Alıştırma A: Aşağıdaki veri satırlarında "Which is nearer" ifadesini içeren satırdan başlayıp veri satırlarının sonuna kadar uzanan bölümü, iki uç da dahil olmak üzere, hiç değiştirmeden yazdırın.

Alıntı:
Kadınlara aşkı mı öğretti?

Film dünyasına girip çıkmanın kolay olduğu yıllar: Yeşilçam’ın Altın Çocuğu Göksel Arsoy, romantik dramlardan James Bond filmlerine sıçrıyor, dövüş sahnelerinden gazino podyumlarına şarkı söylemeye atlıyor, bir gün cumhurbaşkanının, bir gün kuvvet komutanının kapısına dayanıp filmlerini sansürden kurtarıyor. Ne hayat ama!

Kadınlara aşkı mı öğretti?
Abone Ol google-news
Yayınlanma: 01.11.2020 - 05:30

Levent’teki küçük villanın zilini çalıp bekliyoruz, fotoğrafçı arkadaşım Kaan’la birlikte. Kapı kendiliğinden açılıyor ve karşımızda gönlü genç, bir beyefendi, şarkılar söyleyerek karşılıyor bizi: Yeşilçam’ın “Altın Çocuğu, Göksel Arsoy!” Şaşkınlıktan hangi şarkıyı söylediği aklımda bile kalmıyor, yeni normal koşulları içinde birbirimize sarılmamak için gayret sarf ederek yolu gösteren Soley Hanımı takip edip verandadaki masaya kuruluyoruz.

Göksel Arsoy’u SESAM’ın onur ödülleri töreninde izledim. Yeşilçam’ın ünlülerinin davet edildiği geceye, onun kadar gözü pek olamadıkları için birçok ünlü gelmemişti. “O gece en şık bendim” diye tekrarlamakta haksız değil, hem en şık, hem en yakışıklı, hem de en ünlüydü gelenler içinde! Boyu bosu da var, yaşı da. Ama dimdik durması, sahneye çıkarken yardım etmek isteyenleri itmesi dikkatimi çekmişti. Gazeteye küçük bir haber yapabildik. Teşekkür için aradı, sohbet ettik ve buluşmaya karar verdik. Canlı tarih, kim bilir neler anlatacaktı.

Ben bu kadar sanatçıyla tanıştım, onun kadar programlı planlısıyla karşılaşmadım. Ne anlatacağını kronolojik sırasıyla hazırlamış, soru sordurmuyor, sorarsam cevap vermiyor, verirse “yazma ama” diyor!

Şarkılarla karşılaması bile muhtemel ki bir sahne planlaması. Pek çok sinemacının aksine, çok film seyreder ve o sahneleri kullanırmış, rolünü oynuyor! Aslında hayatına kendisinin yön vermeye başlamasından önce her şey biraz tesadüf.

Alıştırma B: Göksel Arsoy yazısında "Abone Ol google-news" ifadesinden "verandadaki masaya kuruluyoruz." ifadesine kadar uzanan bölümü birebir aynı şekilde çıktı olarak verin.

Görev Verileri:
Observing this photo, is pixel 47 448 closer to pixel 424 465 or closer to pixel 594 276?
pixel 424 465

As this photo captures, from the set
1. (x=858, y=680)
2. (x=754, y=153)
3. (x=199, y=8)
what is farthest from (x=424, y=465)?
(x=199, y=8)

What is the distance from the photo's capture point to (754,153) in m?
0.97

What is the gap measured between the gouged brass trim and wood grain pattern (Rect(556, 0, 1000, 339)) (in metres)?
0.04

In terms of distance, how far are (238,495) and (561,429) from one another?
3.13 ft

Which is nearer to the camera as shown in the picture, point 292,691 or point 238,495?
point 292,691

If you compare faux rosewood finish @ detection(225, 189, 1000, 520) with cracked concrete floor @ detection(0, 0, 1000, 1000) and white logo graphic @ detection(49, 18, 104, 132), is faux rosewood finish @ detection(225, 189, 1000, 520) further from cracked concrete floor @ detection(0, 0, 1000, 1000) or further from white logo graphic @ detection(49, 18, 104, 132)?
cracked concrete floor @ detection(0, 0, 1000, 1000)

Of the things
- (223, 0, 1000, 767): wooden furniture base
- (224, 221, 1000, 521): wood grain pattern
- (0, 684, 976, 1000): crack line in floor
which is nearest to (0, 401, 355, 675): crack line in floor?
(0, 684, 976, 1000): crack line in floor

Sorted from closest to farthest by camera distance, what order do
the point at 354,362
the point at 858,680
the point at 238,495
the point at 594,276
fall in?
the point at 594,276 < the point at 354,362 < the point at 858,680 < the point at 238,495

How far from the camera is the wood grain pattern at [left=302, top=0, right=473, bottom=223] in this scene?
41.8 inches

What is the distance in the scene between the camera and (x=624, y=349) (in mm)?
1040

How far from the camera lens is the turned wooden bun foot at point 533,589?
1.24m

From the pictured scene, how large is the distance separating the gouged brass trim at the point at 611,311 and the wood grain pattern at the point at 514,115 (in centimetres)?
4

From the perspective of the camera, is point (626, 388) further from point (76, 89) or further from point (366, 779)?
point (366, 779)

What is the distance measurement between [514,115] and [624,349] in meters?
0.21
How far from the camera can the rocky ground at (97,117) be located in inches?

Çözümlü Cevap A:
Which is nearer to the camera as shown in the picture, point 292,691 or point 238,495?
point 292,691

If you compare faux rosewood finish @ detection(225, 189, 1000, 520) with cracked concrete floor @ detection(0, 0, 1000, 1000) and white logo graphic @ detection(49, 18, 104, 132), is faux rosewood finish @ detection(225, 189, 1000, 520) further from cracked concrete floor @ detection(0, 0, 1000, 1000) or further from white logo graphic @ detection(49, 18, 104, 132)?
cracked concrete floor @ detection(0, 0, 1000, 1000)

Of the things
- (223, 0, 1000, 767): wooden furniture base
- (224, 221, 1000, 521): wood grain pattern
- (0, 684, 976, 1000): crack line in floor
which is nearest to (0, 401, 355, 675): crack line in floor?
(0, 684, 976, 1000): crack line in floor

Sorted from closest to farthest by camera distance, what order do
the point at 354,362
the point at 858,680
the point at 238,495
the point at 594,276
fall in?
the point at 594,276 < the point at 354,362 < the point at 858,680 < the point at 238,495

How far from the camera is the wood grain pattern at [left=302, top=0, right=473, bottom=223] in this scene?
41.8 inches

What is the distance in the scene between the camera and (x=624, y=349) (in mm)?
1040

How far from the camera lens is the turned wooden bun foot at point 533,589?
1.24m

From the pictured scene, how large is the distance separating the gouged brass trim at the point at 611,311 and the wood grain pattern at the point at 514,115 (in centimetres)?
4

From the perspective of the camera, is point (626, 388) further from point (76, 89) or further from point (366, 779)?
point (366, 779)

What is the distance measurement between [514,115] and [624,349] in meters?
0.21
How far from the camera can the rocky ground at (97,117) be located in inches?

Çözümlü Cevap B:
Abone Ol google-news
Yayınlanma: 01.11.2020 - 05:30

Levent’teki küçük villanın zilini çalıp bekliyoruz, fotoğrafçı arkadaşım Kaan’la birlikte. Kapı kendiliğinden açılıyor ve karşımızda gönlü genç, bir beyefendi, şarkılar söyleyerek karşılıyor bizi: Yeşilçam’ın “Altın Çocuğu, Göksel Arsoy!” Şaşkınlıktan hangi şarkıyı söylediği aklımda bile kalmıyor, yeni normal koşulları içinde birbirimize sarılmamak için gayret sarf ederek yolu gösteren Soley Hanımı takip edip verandadaki masaya kuruluyoruz.